Two-spotted bumble bee
Another common species in Wisconsin. Like B. impatiens, B. bimaculatus populations are also stable. Queens of this species are the first to emerge in the Spring, and can be found foraging on woodland ephemerals like Dutchman’s Breeches.
Body hair long and uneven. Thorax mostly yellow, with a circular patch of all black hairs between the base of the wings. First abdominal segment fully yellow, with a “W” or two-spotted yellow patch of hair in the middle of the second abdominal segment. While generally similar to workers and queens, males have variable and sometimes non-symmetrical coloration patterns. Males typically with some yellow hairs on the front of the face. Males also lack corbiculae, or the flattened midleg of the hind leg used for transporting pollen.
B. bimaculatus has a shorter colony cycle, with peak worker numbers in the end of June and early July. Queens are first to emerge after warm weather has returned (concurrent emergence with spring ephemerals). New queens and drones can be found from early July to August.

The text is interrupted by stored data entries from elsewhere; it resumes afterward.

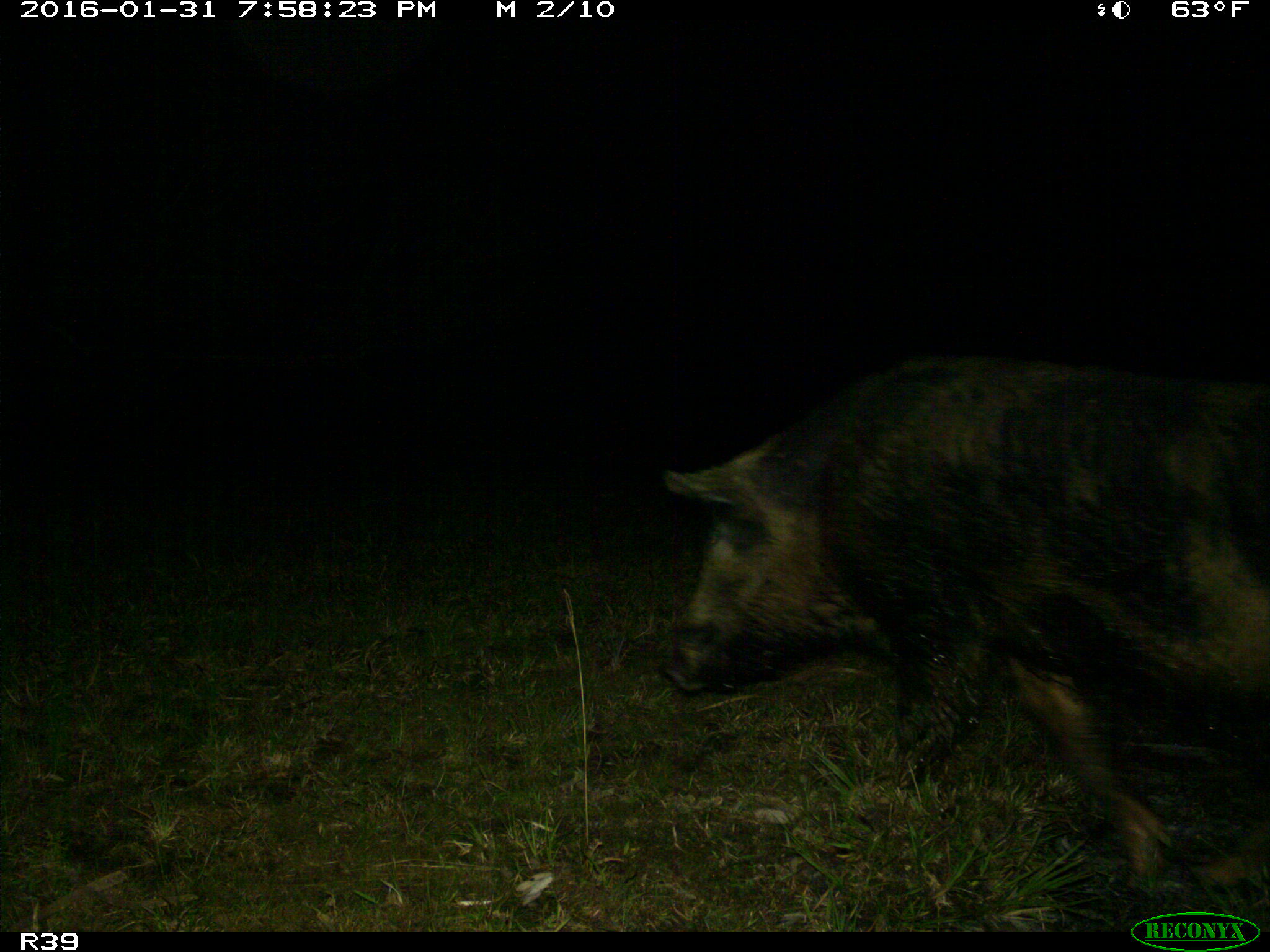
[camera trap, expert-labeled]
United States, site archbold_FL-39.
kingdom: Animalia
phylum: Chordata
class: Mammalia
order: Artiodactyla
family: Suidae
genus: Sus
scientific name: Sus scrofa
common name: wild boar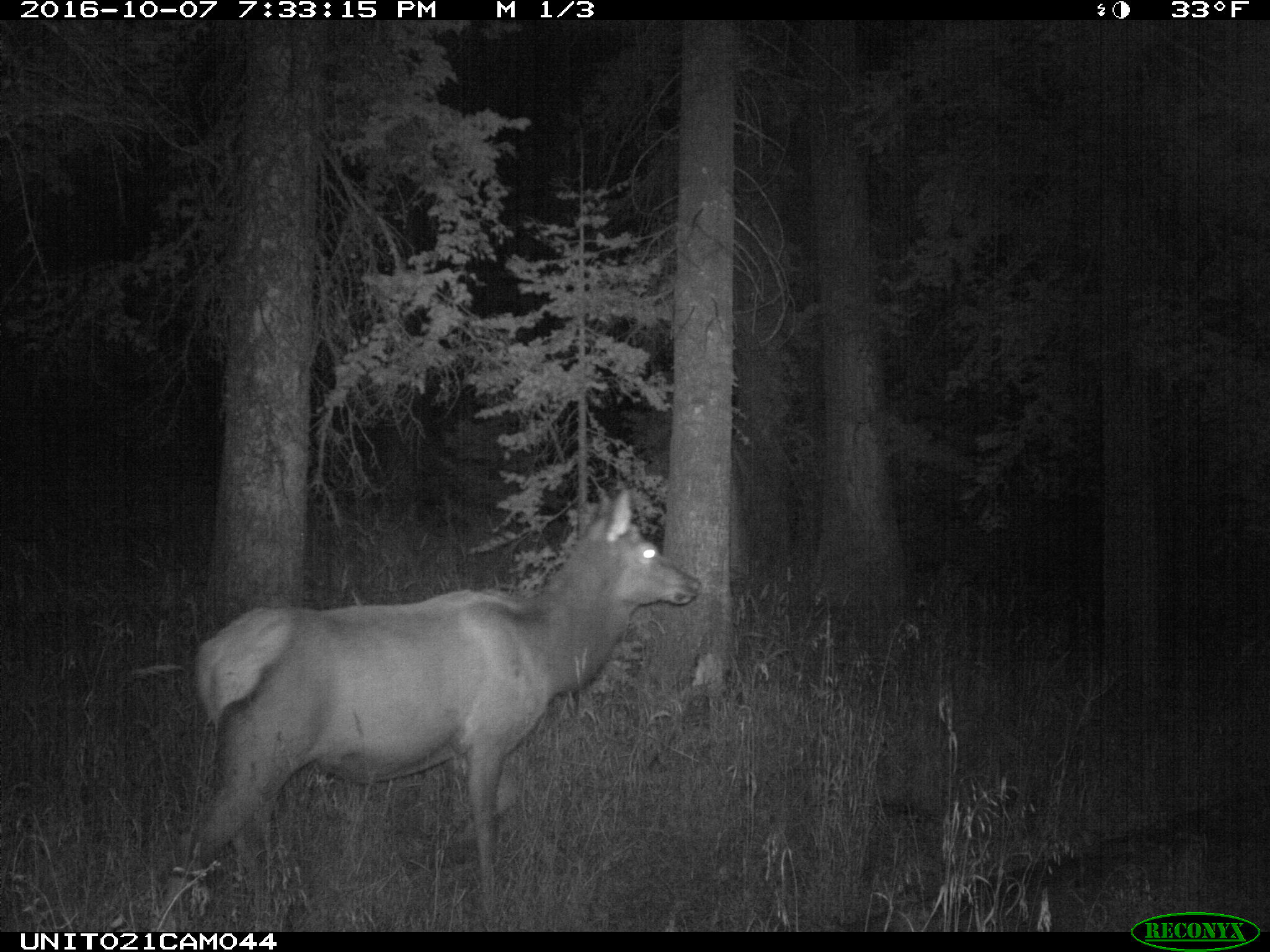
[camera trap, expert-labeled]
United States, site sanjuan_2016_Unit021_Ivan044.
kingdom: Animalia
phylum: Chordata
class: Mammalia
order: Artiodactyla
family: Cervidae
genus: Cervus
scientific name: Cervus elaphus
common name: red deer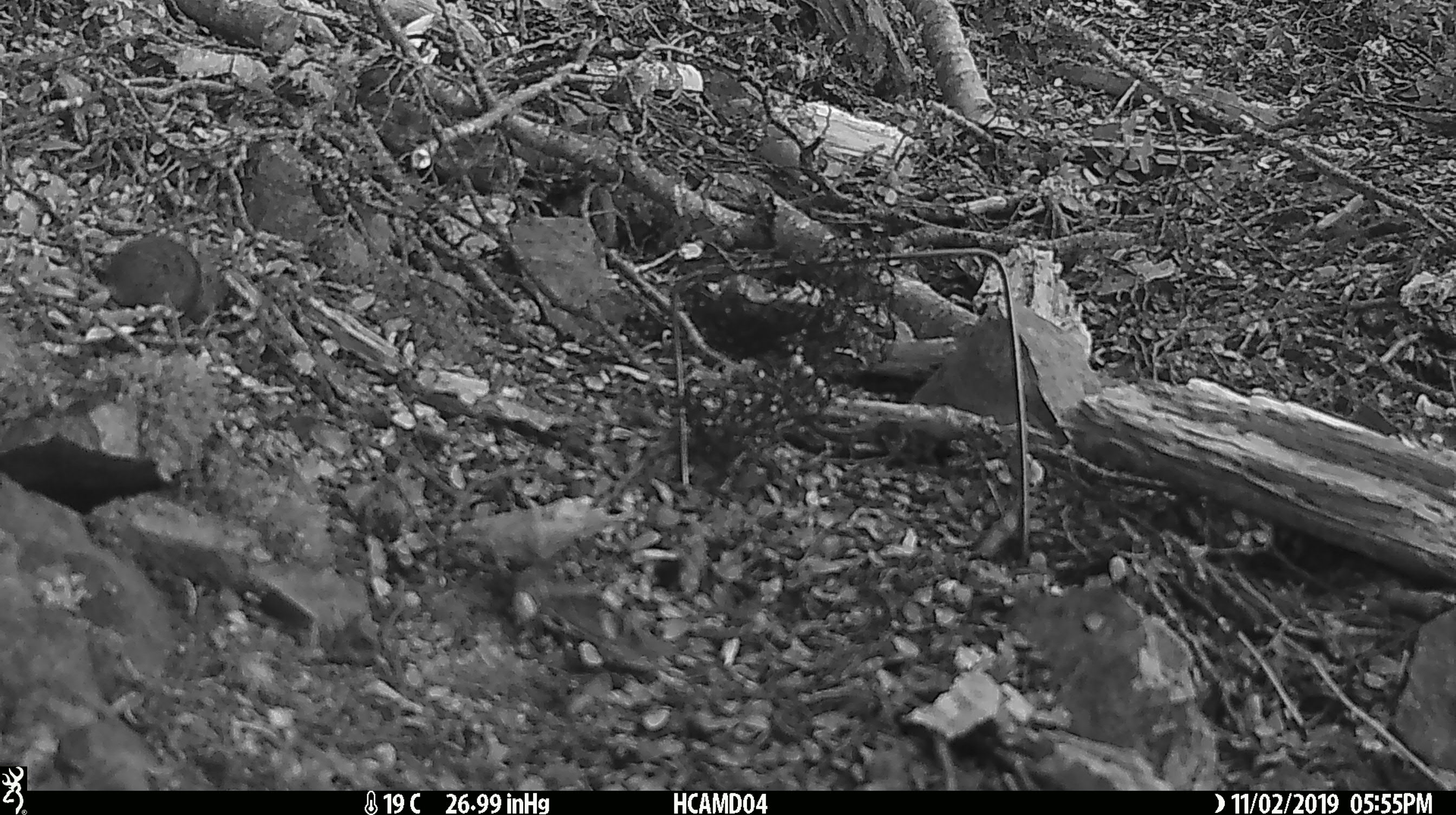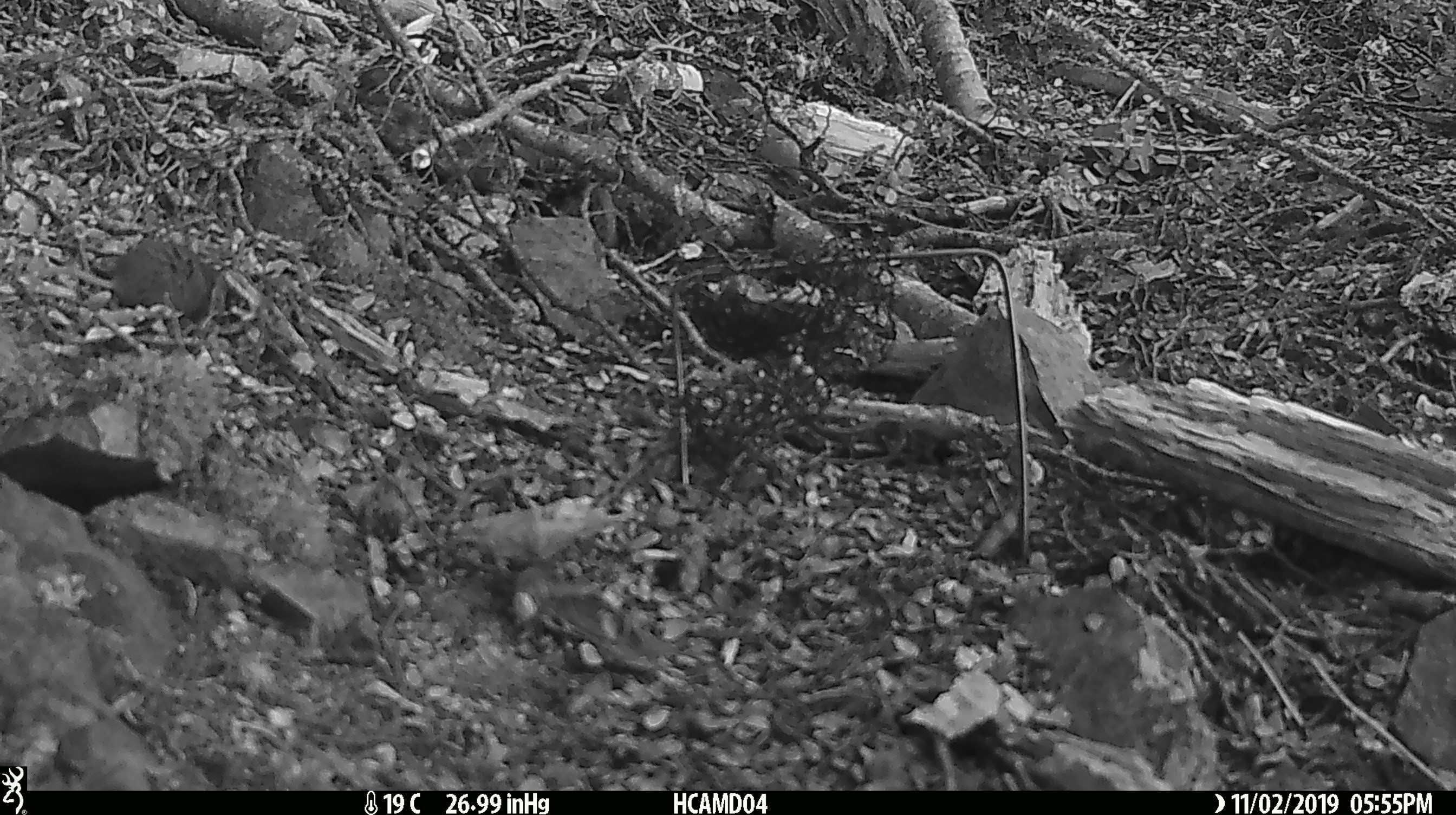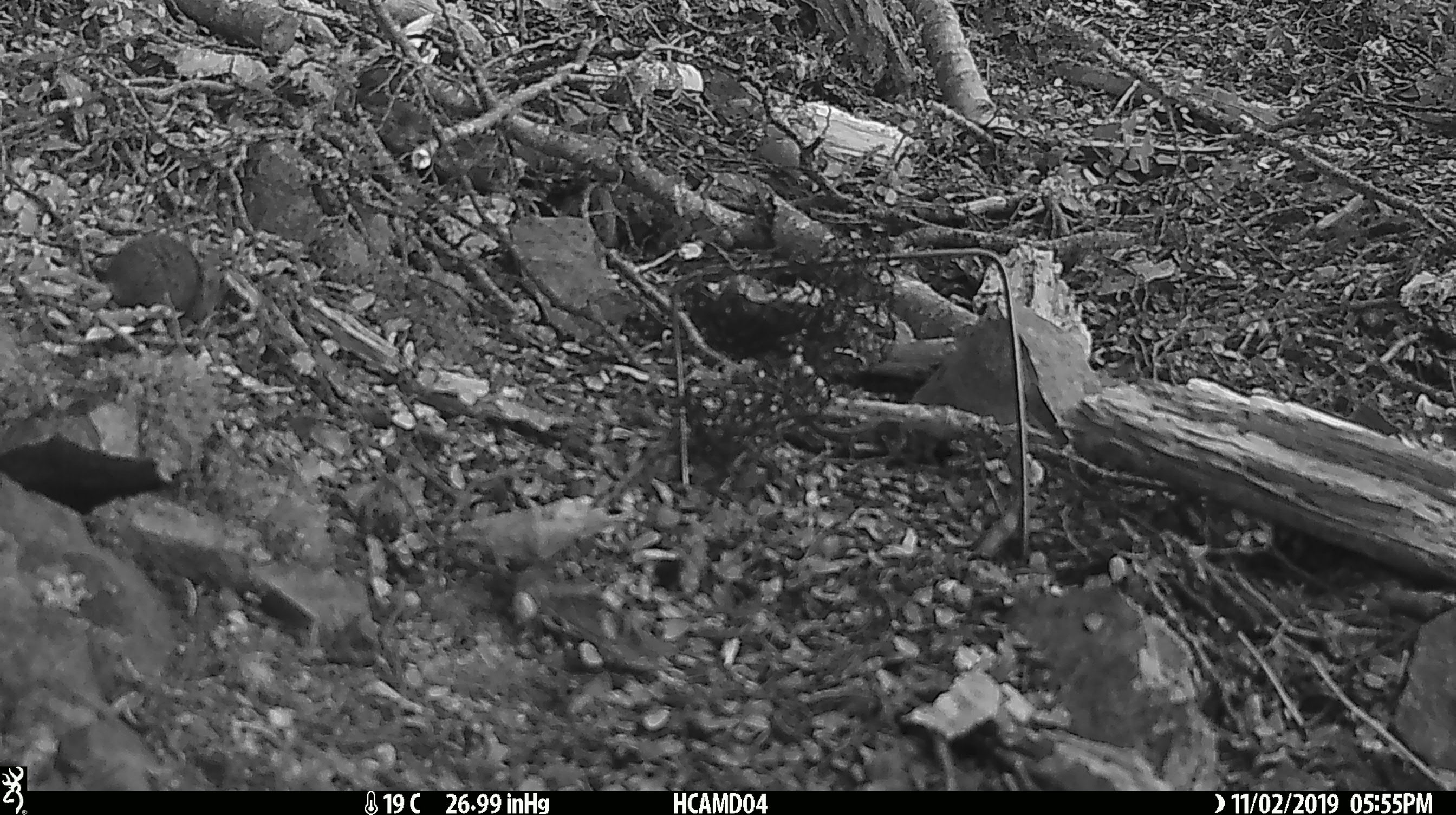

Generally south of the tension line (Wausau/Stevens Point and farther south). However, this species appears to be expanding its range and does well in the agricultural areas of the state.
While a number of bumble bee species in Wisconsin have declined over the past 30 years, B. bimaculatus has managed to stay stable, or perhaps even increase in abundance. It seemingly copes well with disturbance and agricultural regions of the state.